- Born: September 26, 1972 (age 53) New York City, U.S.
- Education: Oberlin College
- Occupations: Writer, Television Host
- Years active: 2002—present

= Bill Scher =

American pundit

Bill Scher (born September 26, 1972) is an American pundit and liberal political analyst. He is the Politics Editor for the Washington Monthly. He also is a Contributing Editor to POLITICO Magazine, and a contributor to RealClearPolitics. He also co-hosts "The DMZ," an online TV show with conservative pundit Matt Lewis on YouTube. Scher is an alumnus of Oberlin College.

== Early career ==

Bill Scher founded LiberalOasis.com in 2002. In 2004, he became a regular commentator for Air America Radio's The Majority Report hosted by Sam Seder and Janeane Garofalo. In 2006, he contributed a chapter to the book Proud To Be Liberal and published his own book Wait! Don't Move To Canada!: A Stay-and-Fight Strategy to Win Back America (Rodale, 2006). He later became an editor and writer for the Campaign for America's Future website OurFuture.org.

···

◆ **TASKS TO COMPLETE**:
a - Using the Bill Scher profile, answer:
(i) What website did Scher found in 2002?
(ii) Who co-hosts "The DMZ" with him?
(iii) Which publisher released his 2006 book?
b - Say whether each statement agrees with the Bill Scher profile, quoting the words that decide it:
(i) Scher is the Politics Editor for POLITICO Magazine.
(ii) Scher is an alumnus of Oberlin College.
(iii) In 2004 Scher became a regular commentator for The Majority Report.
c - Write a continuation of the Bill Scher profile, starting after its last sentence.
The material after this point is separate and has nothing to do with the profile of Bill Scher.

◆ **DATASET SECTION**:
···

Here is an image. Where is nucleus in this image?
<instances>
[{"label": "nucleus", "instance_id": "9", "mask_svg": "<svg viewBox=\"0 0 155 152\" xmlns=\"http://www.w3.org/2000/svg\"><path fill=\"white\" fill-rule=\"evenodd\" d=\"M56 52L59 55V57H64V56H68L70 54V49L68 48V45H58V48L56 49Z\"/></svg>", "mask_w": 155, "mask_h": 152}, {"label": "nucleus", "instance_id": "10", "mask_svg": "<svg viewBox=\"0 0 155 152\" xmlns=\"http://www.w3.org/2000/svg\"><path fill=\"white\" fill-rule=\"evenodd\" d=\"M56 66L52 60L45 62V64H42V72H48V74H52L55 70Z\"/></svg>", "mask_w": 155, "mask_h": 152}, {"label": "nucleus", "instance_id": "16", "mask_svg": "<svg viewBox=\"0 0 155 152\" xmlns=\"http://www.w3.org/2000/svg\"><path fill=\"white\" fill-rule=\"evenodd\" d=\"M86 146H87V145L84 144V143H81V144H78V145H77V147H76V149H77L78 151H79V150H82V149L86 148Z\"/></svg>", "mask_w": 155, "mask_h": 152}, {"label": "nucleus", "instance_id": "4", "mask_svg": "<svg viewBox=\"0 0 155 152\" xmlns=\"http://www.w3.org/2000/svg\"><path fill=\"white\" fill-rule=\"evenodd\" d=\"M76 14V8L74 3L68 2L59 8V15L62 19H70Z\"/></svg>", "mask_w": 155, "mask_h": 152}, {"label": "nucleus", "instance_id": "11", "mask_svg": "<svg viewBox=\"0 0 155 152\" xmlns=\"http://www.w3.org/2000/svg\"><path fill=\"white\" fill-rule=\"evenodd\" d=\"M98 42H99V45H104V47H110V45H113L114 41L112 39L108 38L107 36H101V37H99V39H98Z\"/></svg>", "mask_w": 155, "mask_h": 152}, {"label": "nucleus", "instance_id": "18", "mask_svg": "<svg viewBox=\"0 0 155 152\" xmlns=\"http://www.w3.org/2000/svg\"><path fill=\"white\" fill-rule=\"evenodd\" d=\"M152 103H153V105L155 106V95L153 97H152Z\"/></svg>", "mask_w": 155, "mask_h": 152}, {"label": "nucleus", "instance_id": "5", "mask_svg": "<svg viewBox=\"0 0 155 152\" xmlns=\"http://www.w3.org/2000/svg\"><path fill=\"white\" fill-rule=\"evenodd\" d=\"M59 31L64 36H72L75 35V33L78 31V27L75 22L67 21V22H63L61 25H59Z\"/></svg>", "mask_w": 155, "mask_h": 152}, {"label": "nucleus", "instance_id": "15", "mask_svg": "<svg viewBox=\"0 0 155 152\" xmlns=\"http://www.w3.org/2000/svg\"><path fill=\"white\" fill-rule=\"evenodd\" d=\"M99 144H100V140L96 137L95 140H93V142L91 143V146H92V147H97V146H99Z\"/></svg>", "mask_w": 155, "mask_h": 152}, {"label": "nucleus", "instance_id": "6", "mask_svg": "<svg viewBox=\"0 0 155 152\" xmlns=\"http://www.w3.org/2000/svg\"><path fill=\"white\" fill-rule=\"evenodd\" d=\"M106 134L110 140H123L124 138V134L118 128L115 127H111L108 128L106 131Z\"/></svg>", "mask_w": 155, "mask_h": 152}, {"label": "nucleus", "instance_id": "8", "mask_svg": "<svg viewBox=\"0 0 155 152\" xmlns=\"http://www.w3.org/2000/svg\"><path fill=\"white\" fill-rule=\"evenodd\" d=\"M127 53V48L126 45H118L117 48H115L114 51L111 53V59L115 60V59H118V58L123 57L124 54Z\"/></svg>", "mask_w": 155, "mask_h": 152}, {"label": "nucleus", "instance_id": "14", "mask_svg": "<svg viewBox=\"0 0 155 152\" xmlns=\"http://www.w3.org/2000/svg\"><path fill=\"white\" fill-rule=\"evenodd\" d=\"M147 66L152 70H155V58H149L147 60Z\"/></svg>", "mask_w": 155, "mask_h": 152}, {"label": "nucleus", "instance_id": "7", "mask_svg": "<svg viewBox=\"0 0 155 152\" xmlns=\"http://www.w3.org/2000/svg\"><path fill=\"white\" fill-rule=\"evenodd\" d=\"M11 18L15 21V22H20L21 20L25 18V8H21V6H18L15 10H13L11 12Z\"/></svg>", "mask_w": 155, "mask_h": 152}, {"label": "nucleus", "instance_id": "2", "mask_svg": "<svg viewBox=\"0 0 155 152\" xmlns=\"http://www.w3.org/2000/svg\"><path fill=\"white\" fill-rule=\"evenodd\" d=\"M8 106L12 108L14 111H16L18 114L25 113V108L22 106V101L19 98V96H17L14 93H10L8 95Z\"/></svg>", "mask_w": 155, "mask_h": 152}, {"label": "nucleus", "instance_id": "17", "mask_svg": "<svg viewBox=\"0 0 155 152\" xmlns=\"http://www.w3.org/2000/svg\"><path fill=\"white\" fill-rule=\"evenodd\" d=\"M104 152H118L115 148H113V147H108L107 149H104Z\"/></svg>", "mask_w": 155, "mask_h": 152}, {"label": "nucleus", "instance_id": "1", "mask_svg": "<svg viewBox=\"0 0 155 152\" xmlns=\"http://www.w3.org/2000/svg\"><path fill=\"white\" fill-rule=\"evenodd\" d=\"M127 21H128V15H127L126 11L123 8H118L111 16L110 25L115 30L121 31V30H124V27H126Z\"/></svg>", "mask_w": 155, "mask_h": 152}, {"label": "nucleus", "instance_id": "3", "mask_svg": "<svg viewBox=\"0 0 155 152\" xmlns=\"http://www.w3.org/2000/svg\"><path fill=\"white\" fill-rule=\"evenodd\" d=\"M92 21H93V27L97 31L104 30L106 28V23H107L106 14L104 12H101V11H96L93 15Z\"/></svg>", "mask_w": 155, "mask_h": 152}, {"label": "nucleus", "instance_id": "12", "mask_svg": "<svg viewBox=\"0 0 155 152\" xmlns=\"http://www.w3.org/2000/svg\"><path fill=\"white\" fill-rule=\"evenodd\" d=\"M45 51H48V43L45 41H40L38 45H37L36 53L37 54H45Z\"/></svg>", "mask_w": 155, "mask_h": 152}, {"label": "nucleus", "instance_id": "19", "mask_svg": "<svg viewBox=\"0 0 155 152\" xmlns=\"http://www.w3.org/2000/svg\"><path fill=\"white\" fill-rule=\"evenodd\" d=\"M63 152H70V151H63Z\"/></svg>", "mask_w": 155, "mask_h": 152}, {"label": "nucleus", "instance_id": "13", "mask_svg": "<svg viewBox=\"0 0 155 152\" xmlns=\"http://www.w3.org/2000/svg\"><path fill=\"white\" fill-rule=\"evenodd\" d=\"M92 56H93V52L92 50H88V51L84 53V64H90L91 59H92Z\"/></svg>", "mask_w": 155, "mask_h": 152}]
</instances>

···

◆ **ANSWERS FOR THE TASKS**:
a -
(i) LiberalOasis.com
(ii) Matt Lewis
(iii) Rodale

b -
(i) No: "He is the Politics Editor for the Washington Monthly."
(ii) Yes: "Scher is an alumnus of Oberlin College."
(iii) Yes: "In 2004, he became a regular commentator for Air America Radio's The Majority Report"

c -
== Positions ==
Scher has been known to take positions that are controversial within liberal circles. In 2012, he published an op-ed in The New York Times titled "How Liberals Win" which argued that liberals should treat "corporate power as a force to bargain with, not an enemy to vanquish". After the Edward Snowden leaks, he defended the record of the National Security Agency from a liberal perspective in essays for The Week and POLITICO Magazine. He defended his position in an appearance on MSNBC's The Last Word with Lawrence O'Donnell and later in a debate with Snowden's attorney Ben Wizner on MSNBC's Up with Steve Kornacki. He wrote articles critical of Bernie Sanders throughout the 2016 presidential primaries.